User:(WT-en) Hotelmakerbot/Implementation
The hotelmaker bot was implemented in Perl using the excellent MediaWiki.pm interface module written by Edward Chernenko.
Caching
[edit]This bot makes use of caching which reduces the load on the Wikivoyage server. Basically, here's how it works:
- The bot keeps a copy of the Pagemap for Wikivoyage. It never attempts to read or edit a page which is not in the pagemap.
- The bot keeps a copy of Project:Links to disambiguating pages. It never attempts to read or edit a disambiguation page.
- Anytime a page is fetched, it is added to the cache.

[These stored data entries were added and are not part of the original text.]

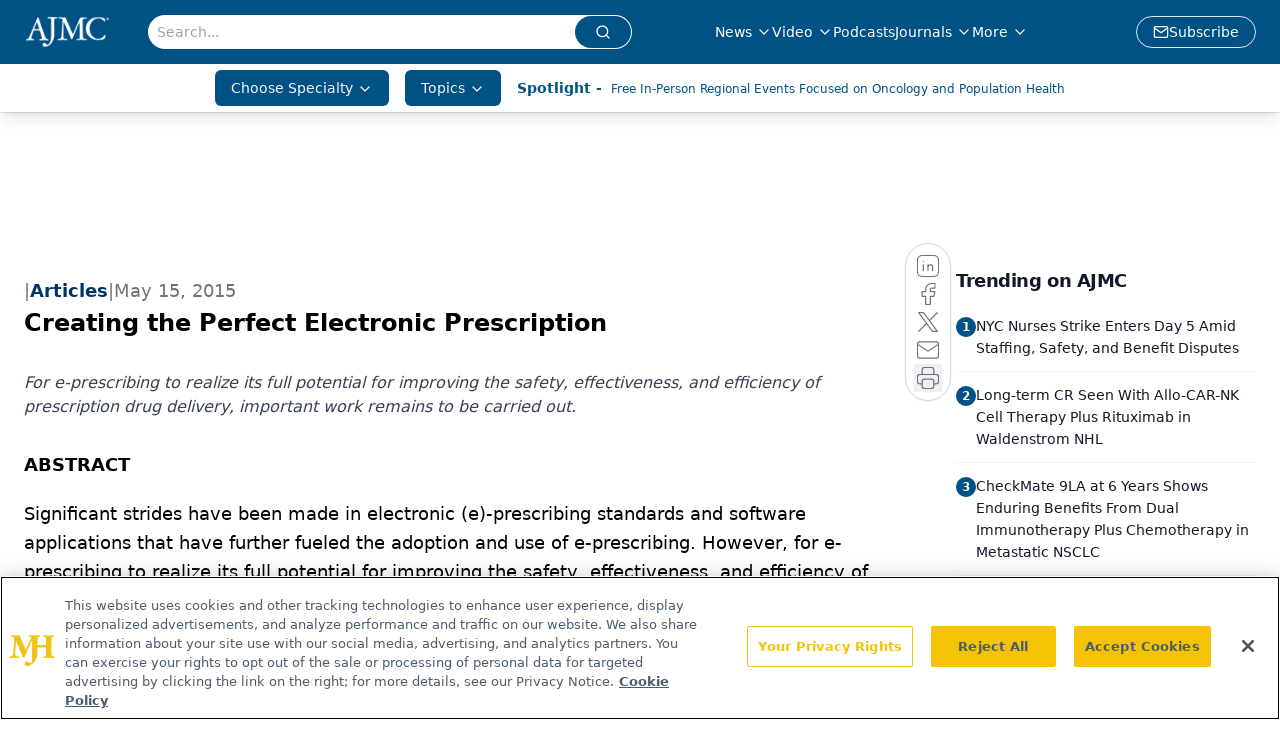

--- FILE ---
content_type: text/html; charset=utf-8
request_url: https://www.google.com/recaptcha/api2/aframe
body_size: 179
content:
<!DOCTYPE HTML><html><head><meta http-equiv="content-type" content="text/html; charset=UTF-8"></head><body><script nonce="mJrebrvRwDmRitntJ6mplw">/** Anti-fraud and anti-abuse applications only. See google.com/recaptcha */ try{var clients={'sodar':'https://pagead2.googlesyndication.com/pagead/sodar?'};window.addEventListener("message",function(a){try{if(a.source===window.parent){var b=JSON.parse(a.data);var c=clients[b['id']];if(c){var d=document.createElement('img');d.src=c+b['params']+'&rc='+(localStorage.getItem("rc::a")?sessionStorage.getItem("rc::b"):"");window.document.body.appendChild(d);sessionStorage.setItem("rc::e",parseInt(sessionStorage.getItem("rc::e")||0)+1);localStorage.setItem("rc::h",'1768699842895');}}}catch(b){}});window.parent.postMessage("_grecaptcha_ready", "*");}catch(b){}</script></body></html>

--- FILE ---
content_type: application/javascript
request_url: https://api.lightboxcdn.com/z9gd/43371/www.ajmc.com/jsonp/z?cb=1768699831670&dre=l&callback=jQuery112408193921186532653_1768699831652&_=1768699831653
body_size: 1020
content:
jQuery112408193921186532653_1768699831652({"response":"N4IgLgziBcCMDsA2AHIgnG5BmWb7IBoQAnAQwDsATGLZAJjQBZ4jLSYQAjAcwCpPivUgBsAPgEEADpOEBTAKScw.[base64].[base64].2rBoBxoRB0Z0gV13VCLc0yLH1yDfWRKAPcIwHZN4QAAXyICBdE0TQ3igaArV0WREKAA","success":true,"dre":"l"});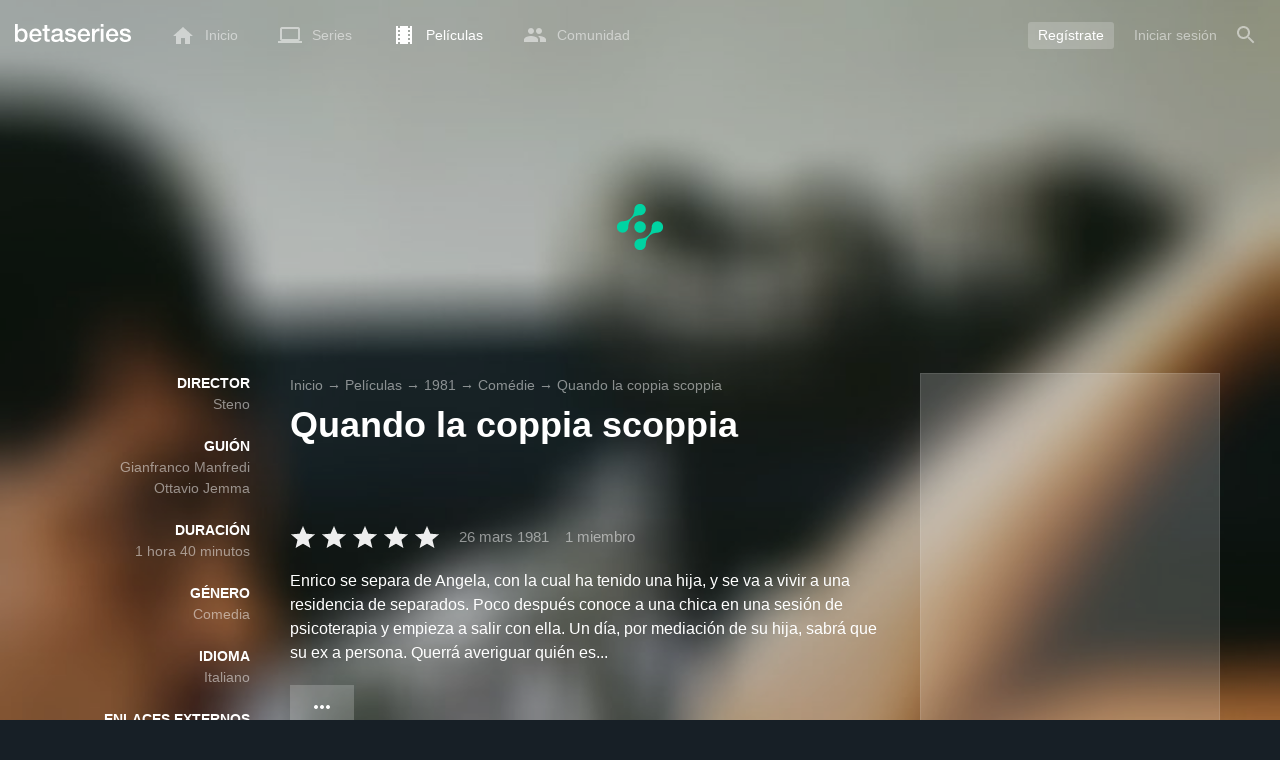

--- FILE ---
content_type: text/html; charset=utf-8
request_url: https://www.google.com/recaptcha/api2/aframe
body_size: 249
content:
<!DOCTYPE HTML><html><head><meta http-equiv="content-type" content="text/html; charset=UTF-8"></head><body><script nonce="RPx0fpPqHr7Ob78HwJHouA">/** Anti-fraud and anti-abuse applications only. See google.com/recaptcha */ try{var clients={'sodar':'https://pagead2.googlesyndication.com/pagead/sodar?'};window.addEventListener("message",function(a){try{if(a.source===window.parent){var b=JSON.parse(a.data);var c=clients[b['id']];if(c){var d=document.createElement('img');d.src=c+b['params']+'&rc='+(localStorage.getItem("rc::a")?sessionStorage.getItem("rc::b"):"");window.document.body.appendChild(d);sessionStorage.setItem("rc::e",parseInt(sessionStorage.getItem("rc::e")||0)+1);localStorage.setItem("rc::h",'1763199864312');}}}catch(b){}});window.parent.postMessage("_grecaptcha_ready", "*");}catch(b){}</script></body></html>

- Before attempting to edit a page, the bot checks to see if the page is in the cache. If it is, the bot loads the cached version and checks to see if the page can be usefully edited. If it cannot be usefully edited, it skips it thus avoiding pestering the Wikivoyage server unnecessarily.
- Before editing a page, the page is deleted from the cache. If the edit is successful, the new version of the page is added to the cache.
Periodically I manually download a new copy of the Pagemap. The Pagemap includes timestamps for when each page was last edited. I run a local script which compares the new pagemap to the old pagemap and purges any pages which have been changed since the old pagemap was downloaded. A minor downside of this is that any page edited by the bot might get re-downloaded again in the future since the bot itself is responsible for the change, but it's a small price to pay considering the amount of effort being expended to avoid pestering the server.
A nice accidental benefit of this is that the bot can be cancelled and restarted at will. Restarts always run through the entire hotel database... but any city which has already been checked or edited will be quickly skipped thanks to caching, so the Wikivoyage server will only be asked for articles which have not already been loaded into the cache on a previous run.